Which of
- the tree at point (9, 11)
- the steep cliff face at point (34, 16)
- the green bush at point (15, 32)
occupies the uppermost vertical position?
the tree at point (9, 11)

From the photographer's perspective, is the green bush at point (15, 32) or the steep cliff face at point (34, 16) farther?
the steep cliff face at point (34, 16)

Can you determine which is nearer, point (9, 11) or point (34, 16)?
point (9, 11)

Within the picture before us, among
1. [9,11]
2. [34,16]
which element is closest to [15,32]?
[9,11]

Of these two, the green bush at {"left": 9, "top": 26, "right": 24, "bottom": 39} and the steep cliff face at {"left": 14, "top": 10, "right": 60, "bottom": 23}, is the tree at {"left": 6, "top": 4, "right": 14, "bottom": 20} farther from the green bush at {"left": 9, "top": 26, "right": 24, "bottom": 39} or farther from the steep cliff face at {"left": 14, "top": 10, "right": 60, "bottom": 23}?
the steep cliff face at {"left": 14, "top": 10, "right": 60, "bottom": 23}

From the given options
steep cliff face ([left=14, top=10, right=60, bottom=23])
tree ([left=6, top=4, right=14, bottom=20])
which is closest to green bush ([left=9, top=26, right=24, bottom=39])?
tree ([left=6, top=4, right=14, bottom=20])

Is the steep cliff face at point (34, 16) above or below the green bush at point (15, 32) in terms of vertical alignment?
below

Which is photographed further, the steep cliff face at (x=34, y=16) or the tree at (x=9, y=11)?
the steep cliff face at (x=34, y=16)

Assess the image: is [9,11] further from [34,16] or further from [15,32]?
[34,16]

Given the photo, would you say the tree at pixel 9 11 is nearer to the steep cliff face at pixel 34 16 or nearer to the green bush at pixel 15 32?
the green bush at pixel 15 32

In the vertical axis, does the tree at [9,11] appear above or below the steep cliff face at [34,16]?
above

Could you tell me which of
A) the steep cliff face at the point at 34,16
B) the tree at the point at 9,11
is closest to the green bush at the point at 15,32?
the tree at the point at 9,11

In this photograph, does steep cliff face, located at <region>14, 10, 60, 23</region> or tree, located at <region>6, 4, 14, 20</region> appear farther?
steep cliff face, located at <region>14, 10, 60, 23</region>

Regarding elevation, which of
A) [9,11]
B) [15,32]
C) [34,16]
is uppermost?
┄┄┄┄┄┄
Short problem: Repeat every line of the material exactly as given.

Reply:
Which of
- the tree at point (9, 11)
- the steep cliff face at point (34, 16)
- the green bush at point (15, 32)
occupies the uppermost vertical position?
the tree at point (9, 11)

From the photographer's perspective, is the green bush at point (15, 32) or the steep cliff face at point (34, 16) farther?
the steep cliff face at point (34, 16)

Can you determine which is nearer, point (9, 11) or point (34, 16)?
point (9, 11)

Within the picture before us, among
1. [9,11]
2. [34,16]
which element is closest to [15,32]?
[9,11]

Of these two, the green bush at {"left": 9, "top": 26, "right": 24, "bottom": 39} and the steep cliff face at {"left": 14, "top": 10, "right": 60, "bottom": 23}, is the tree at {"left": 6, "top": 4, "right": 14, "bottom": 20} farther from the green bush at {"left": 9, "top": 26, "right": 24, "bottom": 39} or farther from the steep cliff face at {"left": 14, "top": 10, "right": 60, "bottom": 23}?
the steep cliff face at {"left": 14, "top": 10, "right": 60, "bottom": 23}

From the given options
steep cliff face ([left=14, top=10, right=60, bottom=23])
tree ([left=6, top=4, right=14, bottom=20])
which is closest to green bush ([left=9, top=26, right=24, bottom=39])?
tree ([left=6, top=4, right=14, bottom=20])

Is the steep cliff face at point (34, 16) above or below the green bush at point (15, 32) in terms of vertical alignment?
below

Which is photographed further, the steep cliff face at (x=34, y=16) or the tree at (x=9, y=11)?
the steep cliff face at (x=34, y=16)

Assess the image: is [9,11] further from [34,16] or further from [15,32]?
[34,16]

Given the photo, would you say the tree at pixel 9 11 is nearer to the steep cliff face at pixel 34 16 or nearer to the green bush at pixel 15 32?
the green bush at pixel 15 32

In the vertical axis, does the tree at [9,11] appear above or below the steep cliff face at [34,16]?
above

Could you tell me which of
A) the steep cliff face at the point at 34,16
B) the tree at the point at 9,11
is closest to the green bush at the point at 15,32?
the tree at the point at 9,11

In this photograph, does steep cliff face, located at <region>14, 10, 60, 23</region> or tree, located at <region>6, 4, 14, 20</region> appear farther?
steep cliff face, located at <region>14, 10, 60, 23</region>

Regarding elevation, which of
A) [9,11]
B) [15,32]
C) [34,16]
is uppermost?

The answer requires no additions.